* [TEXTAUSZUG]:
----

Werke von Carl Reinecke, Robert Schumann und Clara Schumann

Clara Schumann & Zeitgenossen

Andrea Kauten (Klavier), Südwestdeutsches Kammerorchester Pforzheim, Ltg. Timo Handschuh

Rubrik: CDs
Verlag/Label: Solo Musica
erschienen in: das Orchester 03/2020 , Seite 67

Im Clara-Schumann-Gedenkjahr 2019 haben die in Basel und an der Franz-Liszt-Musikakademie Budapest ausgebildete Pianistin Andrea Kauten und das Südwestdeutsche Kammerorchester Pforzheim unter dem Dirigat von Timo Handschuh eine CD mit Claras Konzert für Klavier und Orchester a-Moll op. 7 nebst den Variationen fis-Moll op. 20 über ein Thema von Robert Schumann vorgelegt, die sie mit Roberts „Geistervariationen“ Es-Dur WoO 24 und Carl Reineckes Konzertstück für Klavier und Orchester B-Dur op. 33 kombinierten. Eine doch eher etwas lose erscheinende Zusammenstellung, der eine innere Dramaturgie fehlt. Andrea Kauten suchte nach besonderen Anlässen in den Werken des Künstlerehepaars.

----

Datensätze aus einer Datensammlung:
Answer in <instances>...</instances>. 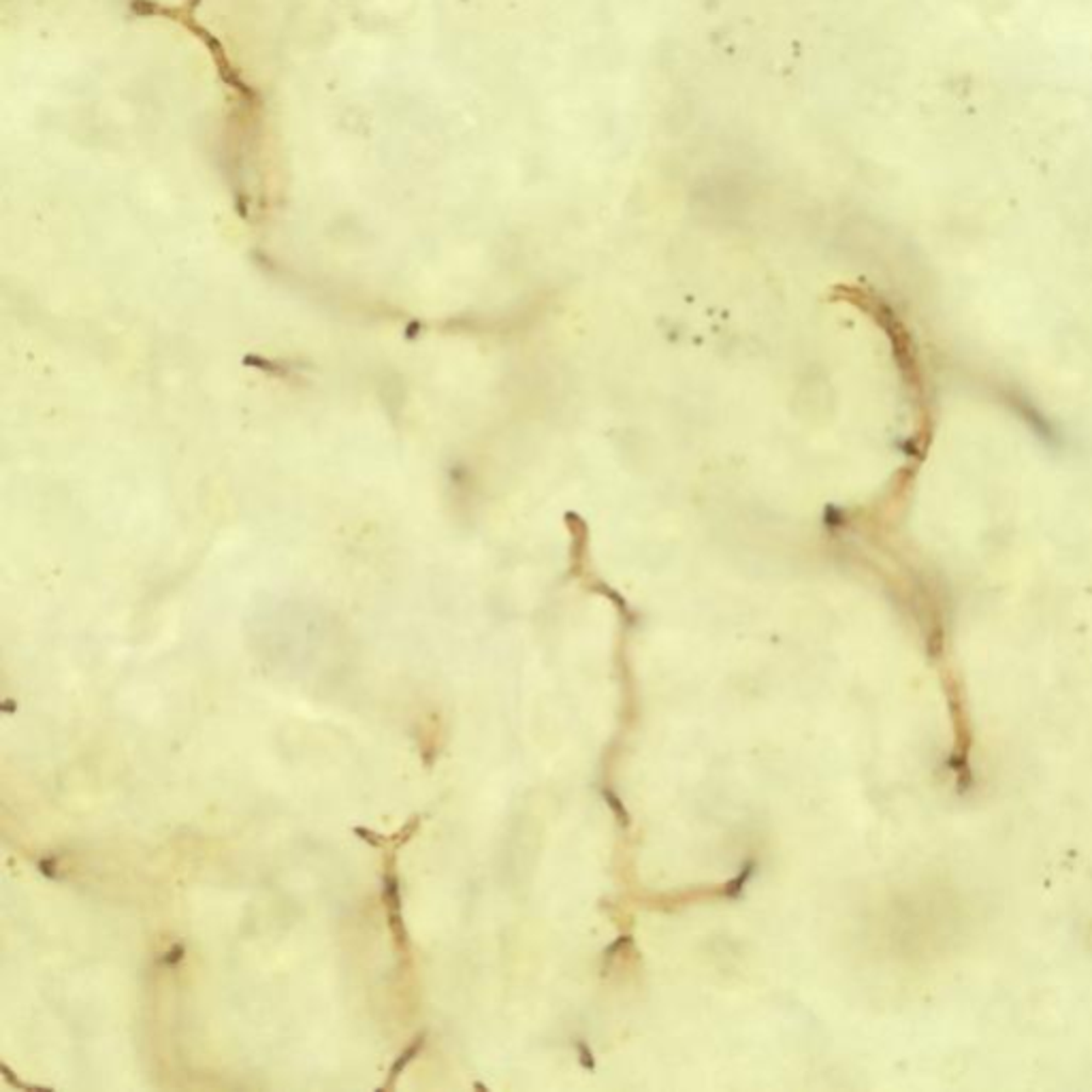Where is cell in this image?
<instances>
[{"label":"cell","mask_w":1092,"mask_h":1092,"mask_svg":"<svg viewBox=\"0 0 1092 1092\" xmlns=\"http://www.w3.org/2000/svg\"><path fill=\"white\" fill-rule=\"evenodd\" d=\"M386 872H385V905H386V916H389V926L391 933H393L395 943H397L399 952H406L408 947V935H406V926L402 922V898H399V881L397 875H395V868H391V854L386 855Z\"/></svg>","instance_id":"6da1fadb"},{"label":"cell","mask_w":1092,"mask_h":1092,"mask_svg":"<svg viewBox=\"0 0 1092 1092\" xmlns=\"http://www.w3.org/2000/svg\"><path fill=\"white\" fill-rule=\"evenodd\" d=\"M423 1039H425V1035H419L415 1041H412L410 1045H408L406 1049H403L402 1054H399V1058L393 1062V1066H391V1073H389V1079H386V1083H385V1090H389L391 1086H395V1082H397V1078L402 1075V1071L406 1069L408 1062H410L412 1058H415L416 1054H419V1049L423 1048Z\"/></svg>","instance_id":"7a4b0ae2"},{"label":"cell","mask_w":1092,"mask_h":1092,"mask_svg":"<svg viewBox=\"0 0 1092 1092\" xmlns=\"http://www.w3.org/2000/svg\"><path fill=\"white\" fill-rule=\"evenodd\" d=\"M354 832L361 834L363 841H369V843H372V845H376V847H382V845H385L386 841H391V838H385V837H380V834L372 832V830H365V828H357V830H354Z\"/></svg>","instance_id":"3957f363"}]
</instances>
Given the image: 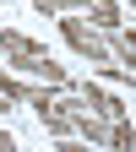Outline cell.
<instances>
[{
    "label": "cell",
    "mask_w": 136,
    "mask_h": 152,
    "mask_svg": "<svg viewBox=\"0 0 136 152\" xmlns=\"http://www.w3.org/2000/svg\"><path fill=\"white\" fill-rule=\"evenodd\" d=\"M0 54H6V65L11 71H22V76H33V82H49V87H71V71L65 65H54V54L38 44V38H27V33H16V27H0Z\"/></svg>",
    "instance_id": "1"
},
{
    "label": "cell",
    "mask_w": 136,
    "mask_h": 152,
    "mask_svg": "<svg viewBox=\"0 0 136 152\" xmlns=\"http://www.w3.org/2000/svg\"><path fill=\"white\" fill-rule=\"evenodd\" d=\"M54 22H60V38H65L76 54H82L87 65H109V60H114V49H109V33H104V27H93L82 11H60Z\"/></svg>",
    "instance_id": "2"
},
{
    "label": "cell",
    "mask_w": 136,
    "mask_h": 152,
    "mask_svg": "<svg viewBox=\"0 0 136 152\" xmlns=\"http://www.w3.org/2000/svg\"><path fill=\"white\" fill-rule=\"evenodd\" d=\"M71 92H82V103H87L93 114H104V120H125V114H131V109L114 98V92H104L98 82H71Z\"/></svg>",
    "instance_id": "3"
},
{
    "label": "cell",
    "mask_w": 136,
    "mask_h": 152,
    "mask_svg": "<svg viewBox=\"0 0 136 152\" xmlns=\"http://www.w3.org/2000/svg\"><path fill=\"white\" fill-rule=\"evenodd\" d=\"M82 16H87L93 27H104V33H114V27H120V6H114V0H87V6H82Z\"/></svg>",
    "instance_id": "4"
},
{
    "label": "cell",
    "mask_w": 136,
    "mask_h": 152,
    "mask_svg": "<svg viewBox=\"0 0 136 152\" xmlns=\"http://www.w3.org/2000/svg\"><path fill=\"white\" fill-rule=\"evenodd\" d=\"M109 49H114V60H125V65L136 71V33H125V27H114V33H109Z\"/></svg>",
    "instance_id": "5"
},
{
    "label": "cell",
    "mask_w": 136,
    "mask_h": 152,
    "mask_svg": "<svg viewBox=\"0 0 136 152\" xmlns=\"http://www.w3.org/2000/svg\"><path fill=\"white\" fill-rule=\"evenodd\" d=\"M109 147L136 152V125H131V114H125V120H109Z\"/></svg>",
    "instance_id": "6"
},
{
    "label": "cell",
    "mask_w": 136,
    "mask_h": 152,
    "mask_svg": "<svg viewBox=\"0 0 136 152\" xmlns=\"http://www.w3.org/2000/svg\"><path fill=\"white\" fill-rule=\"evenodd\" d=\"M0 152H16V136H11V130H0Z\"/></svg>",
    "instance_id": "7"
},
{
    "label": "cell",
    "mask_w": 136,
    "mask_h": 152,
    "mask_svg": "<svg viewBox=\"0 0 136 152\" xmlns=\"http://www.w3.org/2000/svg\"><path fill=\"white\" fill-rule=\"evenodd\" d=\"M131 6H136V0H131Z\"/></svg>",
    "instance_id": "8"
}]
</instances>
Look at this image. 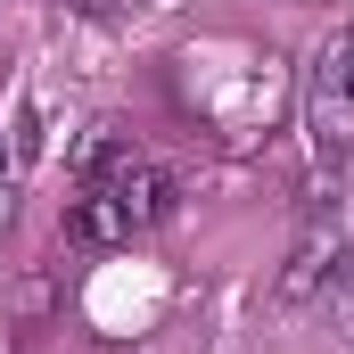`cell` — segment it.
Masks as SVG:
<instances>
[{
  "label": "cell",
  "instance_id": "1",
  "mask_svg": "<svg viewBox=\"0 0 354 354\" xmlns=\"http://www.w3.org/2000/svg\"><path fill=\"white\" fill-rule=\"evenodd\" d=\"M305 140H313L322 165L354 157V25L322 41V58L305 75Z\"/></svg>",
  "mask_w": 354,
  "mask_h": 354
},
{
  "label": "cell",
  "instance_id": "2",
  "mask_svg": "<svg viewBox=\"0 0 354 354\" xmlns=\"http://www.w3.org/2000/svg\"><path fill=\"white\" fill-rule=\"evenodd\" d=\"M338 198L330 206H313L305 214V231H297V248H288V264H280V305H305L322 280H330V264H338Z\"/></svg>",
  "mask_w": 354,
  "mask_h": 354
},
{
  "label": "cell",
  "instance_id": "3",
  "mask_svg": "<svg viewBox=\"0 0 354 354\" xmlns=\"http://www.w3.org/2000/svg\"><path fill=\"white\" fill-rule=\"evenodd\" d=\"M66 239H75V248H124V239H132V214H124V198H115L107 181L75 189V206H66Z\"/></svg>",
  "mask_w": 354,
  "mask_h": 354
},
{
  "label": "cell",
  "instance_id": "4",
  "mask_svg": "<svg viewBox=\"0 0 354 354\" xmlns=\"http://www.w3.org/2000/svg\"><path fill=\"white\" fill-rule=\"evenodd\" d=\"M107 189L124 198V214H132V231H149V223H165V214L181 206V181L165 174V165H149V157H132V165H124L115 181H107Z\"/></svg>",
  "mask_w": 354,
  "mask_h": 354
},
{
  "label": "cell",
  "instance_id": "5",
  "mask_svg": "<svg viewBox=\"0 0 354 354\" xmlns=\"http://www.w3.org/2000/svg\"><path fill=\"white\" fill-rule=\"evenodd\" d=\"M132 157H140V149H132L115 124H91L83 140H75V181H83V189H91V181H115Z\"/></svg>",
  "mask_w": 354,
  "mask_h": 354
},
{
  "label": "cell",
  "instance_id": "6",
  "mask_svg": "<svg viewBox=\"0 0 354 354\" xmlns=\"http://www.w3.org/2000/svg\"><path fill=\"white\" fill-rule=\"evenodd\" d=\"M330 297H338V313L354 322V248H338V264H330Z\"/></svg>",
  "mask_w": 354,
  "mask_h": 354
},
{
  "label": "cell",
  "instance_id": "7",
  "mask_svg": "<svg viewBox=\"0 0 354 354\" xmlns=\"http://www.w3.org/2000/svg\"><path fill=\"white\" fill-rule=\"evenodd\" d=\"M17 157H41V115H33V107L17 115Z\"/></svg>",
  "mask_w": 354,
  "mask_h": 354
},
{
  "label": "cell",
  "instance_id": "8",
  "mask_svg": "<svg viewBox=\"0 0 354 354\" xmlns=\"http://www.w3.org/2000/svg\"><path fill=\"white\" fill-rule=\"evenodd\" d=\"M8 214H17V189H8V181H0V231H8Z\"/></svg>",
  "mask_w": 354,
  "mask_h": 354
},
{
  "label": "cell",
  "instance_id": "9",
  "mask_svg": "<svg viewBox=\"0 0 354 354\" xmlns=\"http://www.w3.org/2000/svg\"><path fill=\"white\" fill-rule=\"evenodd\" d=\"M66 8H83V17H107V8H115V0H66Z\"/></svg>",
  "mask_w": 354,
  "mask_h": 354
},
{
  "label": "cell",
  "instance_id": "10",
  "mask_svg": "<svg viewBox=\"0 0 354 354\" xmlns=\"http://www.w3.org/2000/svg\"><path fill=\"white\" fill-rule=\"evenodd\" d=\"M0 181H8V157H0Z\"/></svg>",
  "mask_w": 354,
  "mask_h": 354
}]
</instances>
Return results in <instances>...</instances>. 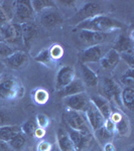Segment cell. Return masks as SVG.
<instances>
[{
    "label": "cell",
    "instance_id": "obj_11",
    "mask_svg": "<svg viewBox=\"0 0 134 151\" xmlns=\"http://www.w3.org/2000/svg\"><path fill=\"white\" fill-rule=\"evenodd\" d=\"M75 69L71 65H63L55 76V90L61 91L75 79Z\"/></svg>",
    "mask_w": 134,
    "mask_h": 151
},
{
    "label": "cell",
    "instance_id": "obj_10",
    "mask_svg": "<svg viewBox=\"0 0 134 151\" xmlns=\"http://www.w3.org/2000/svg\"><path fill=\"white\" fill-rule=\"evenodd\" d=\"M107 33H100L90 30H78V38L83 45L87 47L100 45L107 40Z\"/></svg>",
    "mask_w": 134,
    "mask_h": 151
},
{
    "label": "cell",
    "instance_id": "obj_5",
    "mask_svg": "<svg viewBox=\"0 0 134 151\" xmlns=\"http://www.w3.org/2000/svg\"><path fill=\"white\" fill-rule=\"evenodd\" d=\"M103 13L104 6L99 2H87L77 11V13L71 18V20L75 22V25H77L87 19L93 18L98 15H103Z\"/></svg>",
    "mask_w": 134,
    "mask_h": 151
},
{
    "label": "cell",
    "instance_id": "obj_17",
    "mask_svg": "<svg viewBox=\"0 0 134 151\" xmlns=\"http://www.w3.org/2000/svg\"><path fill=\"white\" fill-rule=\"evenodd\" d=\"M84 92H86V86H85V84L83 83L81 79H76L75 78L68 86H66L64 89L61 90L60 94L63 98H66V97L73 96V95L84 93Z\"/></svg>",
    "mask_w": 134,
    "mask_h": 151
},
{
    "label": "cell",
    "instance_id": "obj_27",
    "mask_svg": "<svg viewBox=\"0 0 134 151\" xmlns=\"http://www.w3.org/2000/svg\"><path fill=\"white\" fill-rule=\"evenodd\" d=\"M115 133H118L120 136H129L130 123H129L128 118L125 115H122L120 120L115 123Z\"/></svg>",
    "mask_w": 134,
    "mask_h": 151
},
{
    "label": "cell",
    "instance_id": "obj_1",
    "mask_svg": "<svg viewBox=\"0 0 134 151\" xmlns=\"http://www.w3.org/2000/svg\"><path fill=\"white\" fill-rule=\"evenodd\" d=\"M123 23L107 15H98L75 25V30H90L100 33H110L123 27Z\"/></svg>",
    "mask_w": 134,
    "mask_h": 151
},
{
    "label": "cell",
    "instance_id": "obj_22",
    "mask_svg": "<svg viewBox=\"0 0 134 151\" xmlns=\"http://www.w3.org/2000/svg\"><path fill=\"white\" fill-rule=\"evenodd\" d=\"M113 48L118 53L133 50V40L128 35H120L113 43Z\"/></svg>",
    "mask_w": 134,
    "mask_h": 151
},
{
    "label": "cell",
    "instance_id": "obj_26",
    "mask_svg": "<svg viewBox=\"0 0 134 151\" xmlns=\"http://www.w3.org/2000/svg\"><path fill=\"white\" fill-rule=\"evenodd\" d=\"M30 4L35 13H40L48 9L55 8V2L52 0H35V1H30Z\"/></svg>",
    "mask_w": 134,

----

* [DEINE AUFGABEN]:
1. Zähle alle Werke auf, die in der CD-Besprechung mit Tonart und Opus- oder WoO-Nummer genannt werden.
2. Gib aus der CD-Besprechung den Abschnitt zwischen "Im Clara-Schumann-Gedenkjahr 2019" und "Werken des Künstlerehepaars." einschließlich beider Stellen wortgetreu aus.

* [GELÖSTE AUFGABEN]:
1.
- Clara Schumann: Konzert für Klavier und Orchester a-Moll op. 7
- Clara Schumann: Variationen fis-Moll op. 20 über ein Thema von Robert Schumann
- Robert Schumann: „Geistervariationen“ Es-Dur WoO 24
- Carl Reinecke: Konzertstück für Klavier und Orchester B-Dur op. 33

2.
Im Clara-Schumann-Gedenkjahr 2019 haben die in Basel und an der Franz-Liszt-Musikakademie Budapest ausgebildete Pianistin Andrea Kauten und das Südwestdeutsche Kammerorchester Pforzheim unter dem Dirigat von Timo Handschuh eine CD mit Claras Konzert für Klavier und Orchester a-Moll op. 7 nebst den Variationen fis-Moll op. 20 über ein Thema von Robert Schumann vorgelegt, die sie mit Roberts „Geistervariationen“ Es-Dur WoO 24 und Carl Reineckes Konzertstück für Klavier und Orchester B-Dur op. 33 kombinierten. Eine doch eher etwas lose erscheinende Zusammenstellung, der eine innere Dramaturgie fehlt. Andrea Kauten suchte nach besonderen Anlässen in den Werken des Künstlerehepaars.